Text for analysis:
▬▬▬▬▬▬

BUCHANAN:  My best to your friend.


SCARBOROUGH:  OK.  Thanks a lot.  And still ahead...


SEN. JOHN KERRY (D), MASSACHUSETTS:  I apologize to no one.



SCARBOROUGH:  Critics say Jon Stewart should stop pushing his political agenda and go back to telling jokes.  Is there a growing backlash against so-called fake news?

Plus, stunning news out of Hollyweird.  Tom Cruise is back in business, running a legendary film studio.  Will his new role as movie mogul revive or kill his acting career?  We‘ll ask experts.

But first, get your head out of the sand and other places.  That‘s the message from one of the outrageous political ads this season.  We‘ll show you some of the worst offenders in the election cycle coming up next.



UNIDENTIFIED MALE:  Hey, how did the Big Dig get $12 billion over budget?


UNIDENTIFIED FEMALE:  Put an end to politics as usual in Massachusetts.

▬▬▬▬▬▬

Data extract:
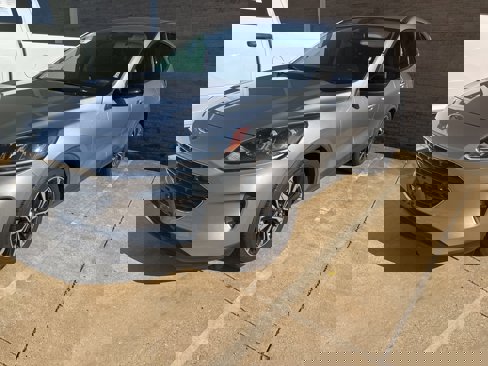 Certified 2021 Ford Escape SE w/ SE Sport Appearance Package image 1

▬▬▬▬▬▬

Could you write out the full broadcast transcript word for word, from its first line to its last? Work only from the broadcast transcript; leave the data aside.

BUCHANAN:  My best to your friend.


SCARBOROUGH:  OK.  Thanks a lot.  And still ahead...


SEN. JOHN KERRY (D), MASSACHUSETTS:  I apologize to no one.



SCARBOROUGH:  Critics say Jon Stewart should stop pushing his political agenda and go back to telling jokes.  Is there a growing backlash against so-called fake news?

Plus, stunning news out of Hollyweird.  Tom Cruise is back in business, running a legendary film studio.  Will his new role as movie mogul revive or kill his acting career?  We‘ll ask experts.

But first, get your head out of the sand and other places.  That‘s the message from one of the outrageous political ads this season.  We‘ll show you some of the worst offenders in the election cycle coming up next.



UNIDENTIFIED MALE:  Hey, how did the Big Dig get $12 billion over budget?


UNIDENTIFIED FEMALE:  Put an end to politics as usual in Massachusetts.